March 2014: Outdoor heater
Some of it is hardware-based. The Lumia 1020 was designed when Nokia was still separate from Microsoft and the former firm didn't have any way to add dedicated image processing hardware to the device because Windows Phone didn't (may still not) support that. So there was always a 2-3 second lag between shots. But this week in Quebec City—where I'm doing a sort of dry run for Europe and testing the 1020 against other devices—the performance has been bad. Just launching the camera app (which in this case means the Nokia Camera app) takes a painful couple of seconds, which is tough when you really want to take a picture. The Galaxy S5, by comparison, takes pictures so quickly you almost don't trust it happened. It really is night and day.
But here's the thing: Tied to my amazement that I've used this one smart phone for a full year is another little bit of unprecedented news: I've also not ever reset the 1020. It literally has every personal photo I've ever taken (all 4000+ of them) sitting in its internal memory, and I've added and removed apps both beta and released, installed multiple Windows Phone software updates, and more. I wipe out my PCs like it's a monthly holiday, but I've never done so with the 1020. I'm curious if doing so will help performance, if only a little bit.
April 2014: Boston, MA
While photography is clearly a major advantage, one curious issue with the 1020 is that it doesn't perform well, generally, in low light situations. I've tried every manual setting imaginable, and it's lousy. I think this is because the device's optics system is trying (maybe too hard) to overcome for the lack of light, but I'm surprised I've never been able to work around that. Walking around Quebec City last night, I was able to take several gorgeous shots with the S5, and the Lumia 1020 was just at a loss.

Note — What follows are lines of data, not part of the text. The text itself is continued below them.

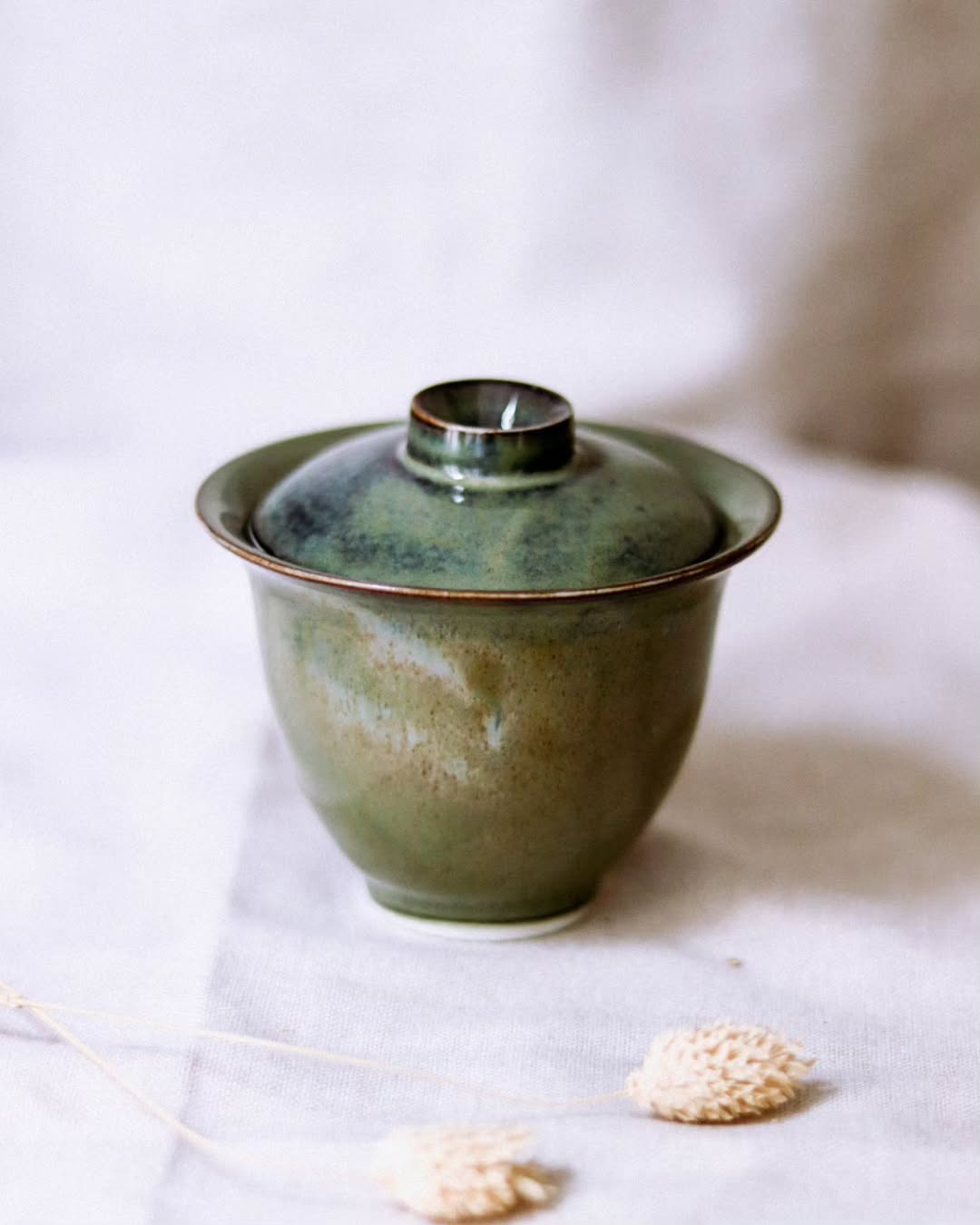 Gipszforma-készítés mesterkurzus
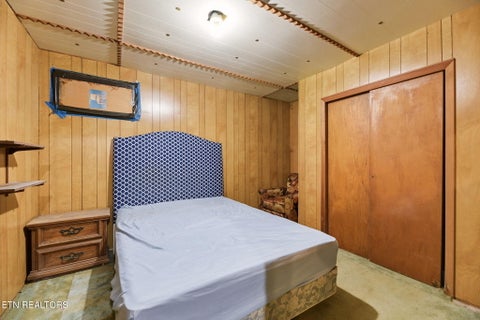 Tiny photo for 130 Sunshine Drive, Rocky Top, TN 37769 (MLS # 1356265)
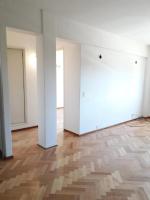 Departamento 2 Amb. Al Frente - Imagen# 5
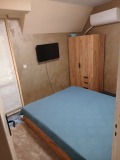 Дава под наем  2-стаен град Плевен , Широк център , 45 кв.м | 84333944 - изображение [2]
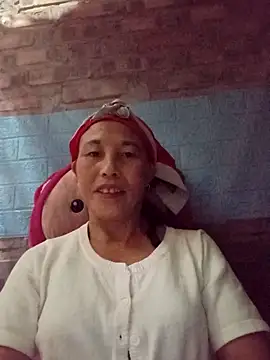 me-cute online show from September 14, 10:20 pm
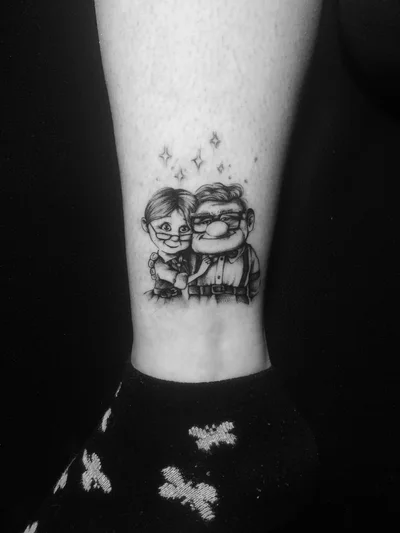 _Dalila_ tattoo ig_007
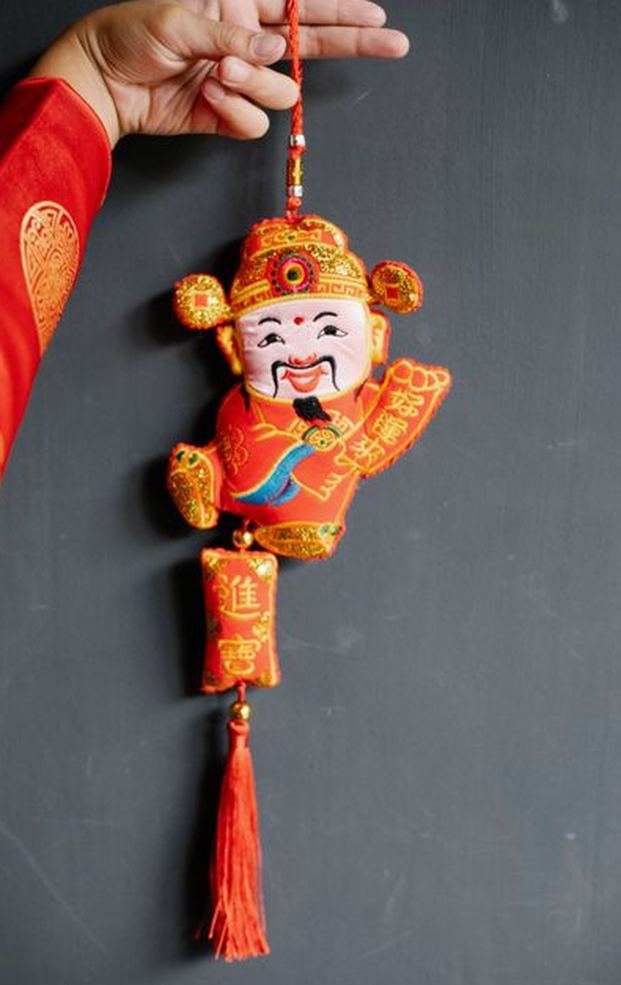 đăng nhập MB66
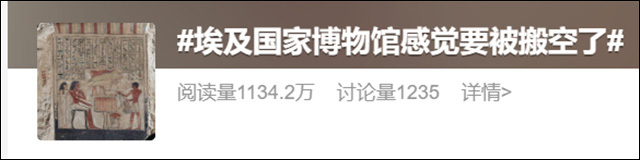 微信图片_20240619132526.jpg 微信图片_20240619132526.jpg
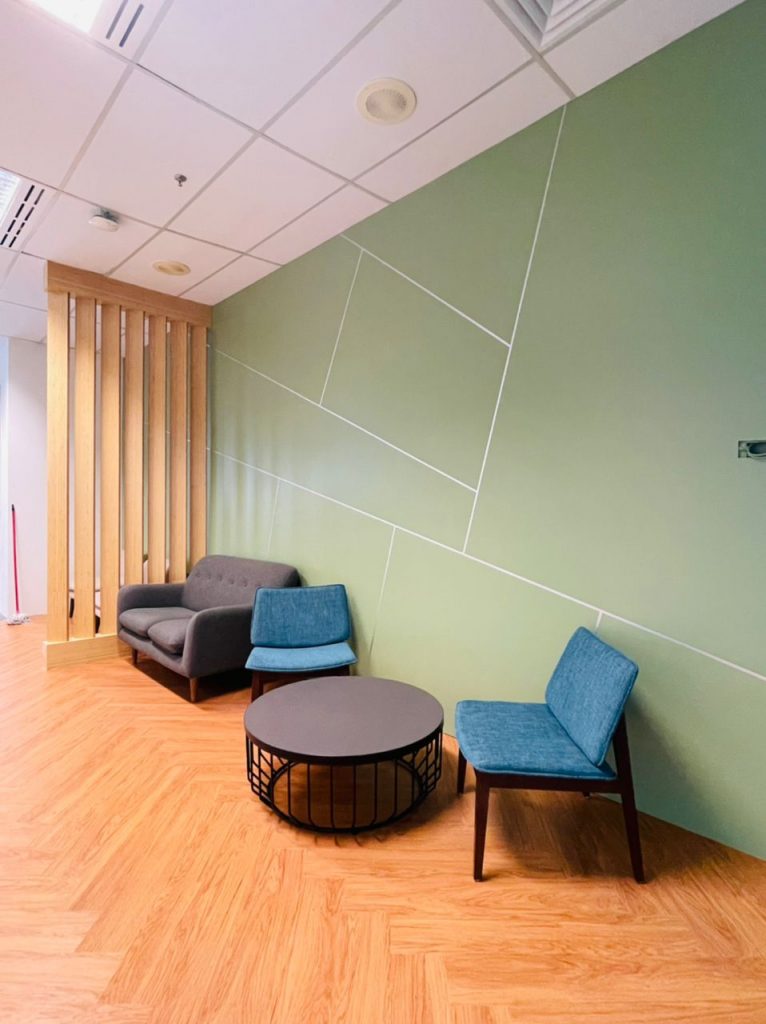 WhatsApp Image 2022-10-15 at 15.18.15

So I'll reset the 1020 and see what happens. I've already backed up all the photos, though of course I had acquired the higher-res versions over time as I took them. As is the case on the phone, it's fascinating to see a full year laid out like that in over 4,000 sequential shots.
May 2014: Dance recital
With Europe less than four weeks away, I'm also going to proactively address the many issues that come with bringing technology to other countries, accessing the Internet, and so on. There's a lot going on there, and of course things change and improve all the time. But we've had a miserable experience this week in Quebec with connectivity—witness my absence over the past few days—and I obviously can't afford for such a thing to happen on a much longer trip. This year, I'll be prepared.
June 2014: First tiger lillly of the season
Is now the time to buy?
If you are interested in getting a Lumia 1020, it looks like the device is available for as little as $413 on Amazon in an unlocked GSM version, which is the one I'd recommend. (The yellow version is about $424.) But if you don't mind being locked to AT&T Wireless, as I am, you can get an otherwise unlocked Lumia 1020 now for just $395. That is actually quite a good deal for this phone, I think.
July 2014: En route to Quebec City, in Montreal
So good, I'm kind of considering grabbing a second one. I think it will be several months before we see a true 1020 replacement, something that hopefully combines this device's amazing PureView camera with better and better performing internal hardware. For now, the 1020—despite some admittedly troubling issues—is still the king of the hill in my book. What a year.